INFORMATION SUPPLIED:
========================
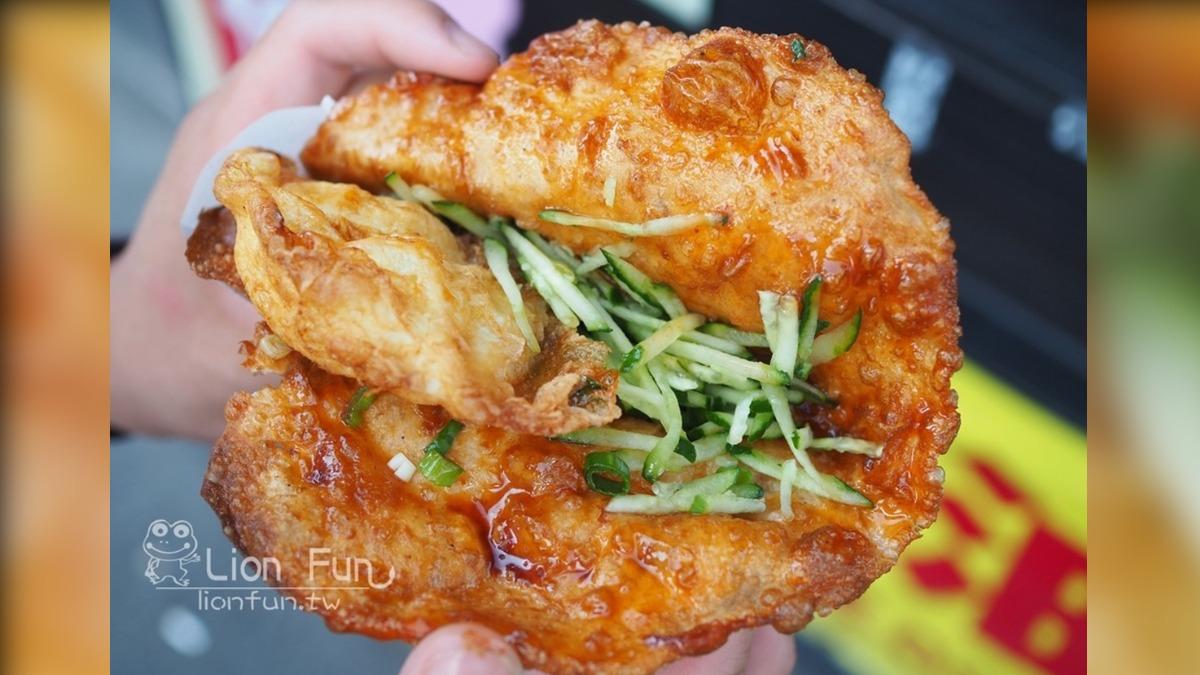 炸蛋蔥油餅超級酥脆,趁日熱吃不會油膩。(圖/Lion Fun提供)
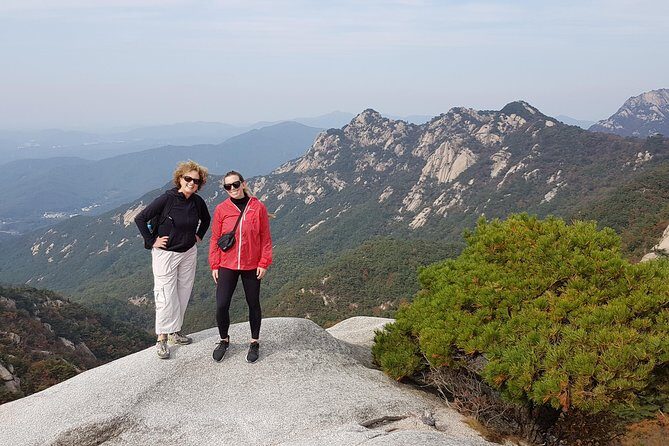 Hike at Mt. Bukhansan National Park with professional Guide(including Lunch) - Key Points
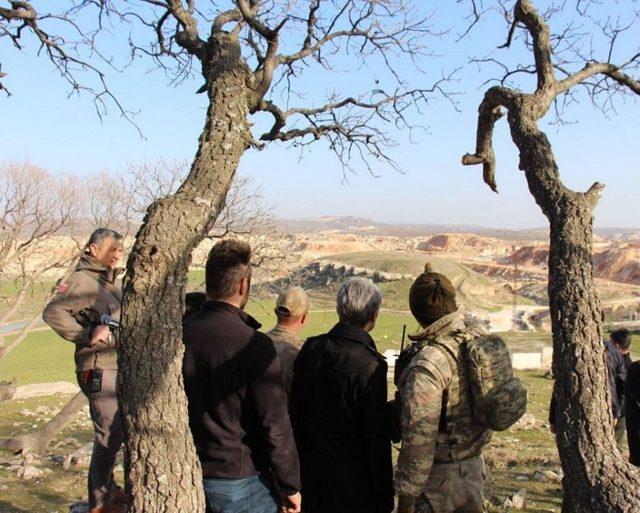 Kaymakam Yazıcı Mehmetçikleri Mevzilerinde Ziyaret Etti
========================
WHAT TO DO:
Would you set down each line of the data exactly, with no images included?

SOLUTION TO THIS TASK:
 炸蛋蔥油餅超級酥脆,趁日熱吃不會油膩。(圖/Lion Fun提供)
 Hike at Mt. Bukhansan National Park with professional Guide(including Lunch) - Key Points
 Kaymakam Yazıcı Mehmetçikleri Mevzilerinde Ziyaret Etti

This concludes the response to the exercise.